Whether a user or not, we all are familiar with the popular microblogging service, Twitter. With over 200 million users, it’s no easy task to maintain their infrastructure. It has been plagued with several outages in recent times including one this week. A product with a die hard user base can face severe backlash for even the slightest of outages.
You can be assured to see several tweets along the lines of the following:
As IT professionals, the first thing that runs through our heads is, “What the heck caused the outage?” We decide to put our assumptions to work until the final word from Twitter comes out.
The 25 minute outage this week was supposedly caused by a glitch in a “routine change.”

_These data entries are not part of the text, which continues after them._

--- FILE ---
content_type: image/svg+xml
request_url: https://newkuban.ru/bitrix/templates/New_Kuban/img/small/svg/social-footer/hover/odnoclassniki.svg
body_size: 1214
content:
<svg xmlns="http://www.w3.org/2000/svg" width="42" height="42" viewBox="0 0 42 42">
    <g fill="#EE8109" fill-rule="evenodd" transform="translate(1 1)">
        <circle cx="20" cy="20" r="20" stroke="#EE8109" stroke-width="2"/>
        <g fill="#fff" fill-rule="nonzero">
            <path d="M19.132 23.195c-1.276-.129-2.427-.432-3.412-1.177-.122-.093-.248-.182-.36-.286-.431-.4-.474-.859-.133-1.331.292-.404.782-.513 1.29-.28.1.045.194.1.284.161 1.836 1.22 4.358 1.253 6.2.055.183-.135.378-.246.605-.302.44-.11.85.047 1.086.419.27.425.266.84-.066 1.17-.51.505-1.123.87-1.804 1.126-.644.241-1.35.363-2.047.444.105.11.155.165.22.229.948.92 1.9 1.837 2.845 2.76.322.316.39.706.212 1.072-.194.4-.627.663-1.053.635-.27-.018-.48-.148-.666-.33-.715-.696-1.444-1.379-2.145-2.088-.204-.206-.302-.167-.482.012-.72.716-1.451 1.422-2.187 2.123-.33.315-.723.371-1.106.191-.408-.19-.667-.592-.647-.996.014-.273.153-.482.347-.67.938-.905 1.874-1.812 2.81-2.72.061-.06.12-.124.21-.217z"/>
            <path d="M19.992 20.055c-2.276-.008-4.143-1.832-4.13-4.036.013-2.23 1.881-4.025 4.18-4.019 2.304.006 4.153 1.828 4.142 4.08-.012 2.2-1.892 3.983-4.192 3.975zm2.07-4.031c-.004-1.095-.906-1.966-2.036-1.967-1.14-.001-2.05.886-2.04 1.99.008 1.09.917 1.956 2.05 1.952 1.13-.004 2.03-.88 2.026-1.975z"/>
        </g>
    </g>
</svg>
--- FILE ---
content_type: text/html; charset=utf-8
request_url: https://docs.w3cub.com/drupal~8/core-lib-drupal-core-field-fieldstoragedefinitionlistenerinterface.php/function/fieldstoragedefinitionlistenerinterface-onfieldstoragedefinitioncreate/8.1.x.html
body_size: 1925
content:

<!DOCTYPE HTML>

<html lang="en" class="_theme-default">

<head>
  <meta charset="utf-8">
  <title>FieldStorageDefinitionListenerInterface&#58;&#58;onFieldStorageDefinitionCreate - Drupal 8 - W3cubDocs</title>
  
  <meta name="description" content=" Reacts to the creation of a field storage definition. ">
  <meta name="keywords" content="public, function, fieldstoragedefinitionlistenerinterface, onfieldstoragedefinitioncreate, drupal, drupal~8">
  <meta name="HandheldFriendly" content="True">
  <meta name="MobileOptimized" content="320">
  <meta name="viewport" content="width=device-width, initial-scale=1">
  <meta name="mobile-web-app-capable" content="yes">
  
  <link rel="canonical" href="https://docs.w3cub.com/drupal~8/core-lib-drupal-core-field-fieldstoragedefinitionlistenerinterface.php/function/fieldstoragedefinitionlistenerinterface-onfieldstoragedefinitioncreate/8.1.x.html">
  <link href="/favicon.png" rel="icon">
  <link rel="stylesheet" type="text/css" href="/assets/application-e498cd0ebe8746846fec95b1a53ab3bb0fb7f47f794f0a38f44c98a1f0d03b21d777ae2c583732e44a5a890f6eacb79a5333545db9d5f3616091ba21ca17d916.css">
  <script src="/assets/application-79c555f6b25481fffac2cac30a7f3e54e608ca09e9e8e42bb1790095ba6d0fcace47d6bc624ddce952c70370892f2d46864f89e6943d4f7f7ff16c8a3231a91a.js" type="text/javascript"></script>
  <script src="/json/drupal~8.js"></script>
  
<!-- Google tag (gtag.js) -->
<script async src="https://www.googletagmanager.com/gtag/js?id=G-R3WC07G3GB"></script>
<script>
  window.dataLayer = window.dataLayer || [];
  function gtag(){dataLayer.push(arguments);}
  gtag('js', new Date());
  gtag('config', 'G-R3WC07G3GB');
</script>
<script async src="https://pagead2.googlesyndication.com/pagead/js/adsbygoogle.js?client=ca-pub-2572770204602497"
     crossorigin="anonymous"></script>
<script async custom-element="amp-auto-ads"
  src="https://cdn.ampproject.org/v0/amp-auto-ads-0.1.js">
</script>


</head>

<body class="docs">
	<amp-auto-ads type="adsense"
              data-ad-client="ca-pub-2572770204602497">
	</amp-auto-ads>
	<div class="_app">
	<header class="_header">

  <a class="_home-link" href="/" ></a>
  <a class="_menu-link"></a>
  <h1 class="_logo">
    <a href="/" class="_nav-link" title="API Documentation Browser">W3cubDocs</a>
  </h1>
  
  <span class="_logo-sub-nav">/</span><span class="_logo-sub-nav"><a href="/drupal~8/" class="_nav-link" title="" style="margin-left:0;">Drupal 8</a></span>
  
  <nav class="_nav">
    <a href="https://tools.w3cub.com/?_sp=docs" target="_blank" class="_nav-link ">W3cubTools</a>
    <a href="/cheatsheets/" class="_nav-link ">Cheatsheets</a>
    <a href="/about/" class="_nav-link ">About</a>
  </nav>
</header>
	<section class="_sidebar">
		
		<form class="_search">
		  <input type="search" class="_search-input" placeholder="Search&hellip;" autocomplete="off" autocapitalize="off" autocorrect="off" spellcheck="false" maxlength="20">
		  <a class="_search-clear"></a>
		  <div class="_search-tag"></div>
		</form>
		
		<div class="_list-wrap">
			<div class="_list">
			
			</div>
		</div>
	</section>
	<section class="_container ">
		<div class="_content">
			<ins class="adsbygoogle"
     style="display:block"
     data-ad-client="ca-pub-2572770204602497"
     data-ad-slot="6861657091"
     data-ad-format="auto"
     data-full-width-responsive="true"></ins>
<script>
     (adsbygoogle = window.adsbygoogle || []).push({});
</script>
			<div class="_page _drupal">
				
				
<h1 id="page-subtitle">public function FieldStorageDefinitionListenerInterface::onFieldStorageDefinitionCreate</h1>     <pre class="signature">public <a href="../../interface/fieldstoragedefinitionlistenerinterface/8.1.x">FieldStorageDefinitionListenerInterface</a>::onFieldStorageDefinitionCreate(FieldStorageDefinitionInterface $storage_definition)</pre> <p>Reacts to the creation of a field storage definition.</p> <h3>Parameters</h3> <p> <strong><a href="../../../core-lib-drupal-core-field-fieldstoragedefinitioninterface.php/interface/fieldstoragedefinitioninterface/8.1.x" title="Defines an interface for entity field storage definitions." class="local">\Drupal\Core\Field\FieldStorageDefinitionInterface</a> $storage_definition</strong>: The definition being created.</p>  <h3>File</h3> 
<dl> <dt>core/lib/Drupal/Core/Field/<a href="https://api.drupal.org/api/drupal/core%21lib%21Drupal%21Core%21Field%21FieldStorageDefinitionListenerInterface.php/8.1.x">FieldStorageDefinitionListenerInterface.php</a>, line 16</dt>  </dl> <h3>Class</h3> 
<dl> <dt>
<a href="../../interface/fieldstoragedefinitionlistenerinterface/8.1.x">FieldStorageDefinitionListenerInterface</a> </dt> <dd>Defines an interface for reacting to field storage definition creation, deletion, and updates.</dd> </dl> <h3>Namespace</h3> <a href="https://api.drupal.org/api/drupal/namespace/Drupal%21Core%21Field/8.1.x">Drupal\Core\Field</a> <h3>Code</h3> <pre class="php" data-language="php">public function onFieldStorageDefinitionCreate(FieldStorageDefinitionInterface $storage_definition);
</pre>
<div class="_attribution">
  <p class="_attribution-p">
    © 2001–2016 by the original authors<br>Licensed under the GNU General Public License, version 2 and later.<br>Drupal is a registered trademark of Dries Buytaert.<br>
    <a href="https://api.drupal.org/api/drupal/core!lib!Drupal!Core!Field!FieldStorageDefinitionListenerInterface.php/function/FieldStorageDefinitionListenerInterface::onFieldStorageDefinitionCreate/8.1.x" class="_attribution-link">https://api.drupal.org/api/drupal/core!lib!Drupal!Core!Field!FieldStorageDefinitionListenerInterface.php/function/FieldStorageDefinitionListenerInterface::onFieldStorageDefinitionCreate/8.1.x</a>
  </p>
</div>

Shouldn’t routine changes have a standardized set of procedures so that they are performed in the same exact way every time, with verifications that the environments have been successful?
So how could have Twitter prevented this outage and potentially avoid several in the future?
In companies of Twitter’s scale, there are large teams running IT operations. Critical system information is usually stored in employees’ heads and gets spread across the organization as the headcount of the teams increase.
While Twitter may have adopted DevOps philosophies, collaboration amongst the teams - especially on system knowledge - might still be broken. Using IT automation tools doesn’t help if the entire team is not able to collaborate on configuration and put their system knowledge to work.
What Twitter really needs is the ability to capture the entire IT team’s system knowledge. This way instructions are written in collaboration with everyone. These instructions should be written once but reused multiple times. Quality is bound to improve.